A veces, y solo a veces, tomamos consciencia
de nuestra futilidad. Vemos como perecemos a un ritmo incontrolable justo en el
momento en el que queda nada para la extinción. Como si solo nos consumiéramos cuando
ya estamos consumidos, y todo el tiempo restante fuera una inminente
oportunidad.
Esto es extensible a cualquier aspecto de la
vida, creo. O quizás solo es otro punto de vista, como el de los optimistas,
los pesimistas, los degenerados de la vida consumible.
A veces, menos, casi siempre, sentimos la
vida como un devenir constante de nuestra voluntad, abandonándonos a los
designios divinos de nuestro lado más visceral.
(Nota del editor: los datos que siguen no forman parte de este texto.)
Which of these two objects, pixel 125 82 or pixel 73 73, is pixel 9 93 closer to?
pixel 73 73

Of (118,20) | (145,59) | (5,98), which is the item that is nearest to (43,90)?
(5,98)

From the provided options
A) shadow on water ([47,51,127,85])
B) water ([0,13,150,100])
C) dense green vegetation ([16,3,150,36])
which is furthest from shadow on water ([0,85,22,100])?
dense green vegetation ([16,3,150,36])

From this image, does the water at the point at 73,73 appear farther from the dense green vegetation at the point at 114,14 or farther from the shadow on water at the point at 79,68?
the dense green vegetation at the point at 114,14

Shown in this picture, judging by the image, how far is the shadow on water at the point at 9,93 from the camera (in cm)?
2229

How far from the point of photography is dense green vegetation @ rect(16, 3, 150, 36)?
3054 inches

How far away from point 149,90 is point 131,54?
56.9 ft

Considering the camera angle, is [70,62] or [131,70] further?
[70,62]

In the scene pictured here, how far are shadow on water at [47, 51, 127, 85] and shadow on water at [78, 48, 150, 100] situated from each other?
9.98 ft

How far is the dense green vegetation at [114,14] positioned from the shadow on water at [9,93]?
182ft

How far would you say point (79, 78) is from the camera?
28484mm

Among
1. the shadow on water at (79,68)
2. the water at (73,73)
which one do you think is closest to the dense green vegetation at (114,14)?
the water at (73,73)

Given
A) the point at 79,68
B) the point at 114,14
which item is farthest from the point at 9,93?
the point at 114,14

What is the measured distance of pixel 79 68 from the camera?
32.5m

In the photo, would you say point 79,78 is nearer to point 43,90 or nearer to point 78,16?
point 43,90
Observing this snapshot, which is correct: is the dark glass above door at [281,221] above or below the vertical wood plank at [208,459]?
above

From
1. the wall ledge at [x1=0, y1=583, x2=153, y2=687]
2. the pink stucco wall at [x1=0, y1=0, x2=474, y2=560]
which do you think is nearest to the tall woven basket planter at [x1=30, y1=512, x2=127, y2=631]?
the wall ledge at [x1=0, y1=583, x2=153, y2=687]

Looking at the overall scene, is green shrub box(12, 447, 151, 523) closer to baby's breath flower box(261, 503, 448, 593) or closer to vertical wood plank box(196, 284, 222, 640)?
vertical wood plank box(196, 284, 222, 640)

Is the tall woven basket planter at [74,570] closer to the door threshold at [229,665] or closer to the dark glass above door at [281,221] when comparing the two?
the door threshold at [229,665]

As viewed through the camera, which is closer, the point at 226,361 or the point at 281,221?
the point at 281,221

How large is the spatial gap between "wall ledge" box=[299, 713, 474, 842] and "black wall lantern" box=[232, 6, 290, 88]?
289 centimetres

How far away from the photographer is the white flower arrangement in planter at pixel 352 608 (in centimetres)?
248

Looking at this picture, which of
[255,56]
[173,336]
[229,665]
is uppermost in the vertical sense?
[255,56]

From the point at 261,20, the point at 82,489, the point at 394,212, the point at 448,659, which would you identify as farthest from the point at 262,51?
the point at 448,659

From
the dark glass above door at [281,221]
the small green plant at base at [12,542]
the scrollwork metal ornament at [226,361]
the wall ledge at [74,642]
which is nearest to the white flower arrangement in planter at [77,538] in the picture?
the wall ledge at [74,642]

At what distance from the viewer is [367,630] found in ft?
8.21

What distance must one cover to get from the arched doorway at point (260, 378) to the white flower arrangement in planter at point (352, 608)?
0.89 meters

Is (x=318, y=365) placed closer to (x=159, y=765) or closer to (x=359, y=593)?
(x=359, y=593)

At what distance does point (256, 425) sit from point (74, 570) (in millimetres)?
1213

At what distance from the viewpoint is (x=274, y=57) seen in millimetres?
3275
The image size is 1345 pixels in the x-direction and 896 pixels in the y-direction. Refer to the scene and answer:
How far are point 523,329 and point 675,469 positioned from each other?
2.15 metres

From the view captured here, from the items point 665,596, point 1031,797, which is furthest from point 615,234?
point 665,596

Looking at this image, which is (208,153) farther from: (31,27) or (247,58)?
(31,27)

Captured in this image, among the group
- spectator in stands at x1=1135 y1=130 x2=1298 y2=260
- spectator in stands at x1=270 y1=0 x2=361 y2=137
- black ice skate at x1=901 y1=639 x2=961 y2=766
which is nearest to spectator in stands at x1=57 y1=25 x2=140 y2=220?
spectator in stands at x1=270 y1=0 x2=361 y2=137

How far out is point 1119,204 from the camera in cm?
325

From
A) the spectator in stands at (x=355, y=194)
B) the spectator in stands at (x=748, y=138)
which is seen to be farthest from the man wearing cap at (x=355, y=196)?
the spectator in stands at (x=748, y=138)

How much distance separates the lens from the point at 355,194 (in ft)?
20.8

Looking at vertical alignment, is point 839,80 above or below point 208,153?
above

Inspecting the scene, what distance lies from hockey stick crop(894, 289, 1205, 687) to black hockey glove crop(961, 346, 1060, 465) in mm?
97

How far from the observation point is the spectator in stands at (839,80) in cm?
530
Un devenir contra el que, en
muchos casos, tratamos de revelarnos para sentirnos un poco más coherentes, más
poderosos, más puros en alguna mierda de sentido moral. Luego, el abandono. Te dejas
ir y te regodeas en la pérdida de los límites. La ilegalidad, la prohibición,
lo sublime. En otras ocasiones es una lucha real entre la voluntad y la razón,
en la que tras años de conflicto sigue sin haber un claro vencedor ni un triste
vencido.
Lo triste es cuando ya solo puedes mirar
atrás, echando de menos el caos de sentir estímulos por doquier a los que no
dabas abasto. Lo triste es cuando te das cuenta de todas oportunidades que
desperdiciaste y de todos los errores que no cometiste y de que el único abatido
ha sido el tiempo, al que no has hecho justicia.
De todo esto me di cuenta en tus ojos. De todo
esto me convencí cuando el amor dejó de ser algo conforme, con forma, rozando
los límites de la androginia, con más mística que pasión, algo que siempre me
había faltado. Justo, cuando ayer fue siempre todavía, cuando el futuro es un
inminente que ya pasó y cuando me di por vencida antes de empezar.
Si acaso este fatalismo te parece dramático,
si para ti tiene algo más de sentido que me plante en tu boca y que me enseñes
a creer, álzate, que Granada está ganada.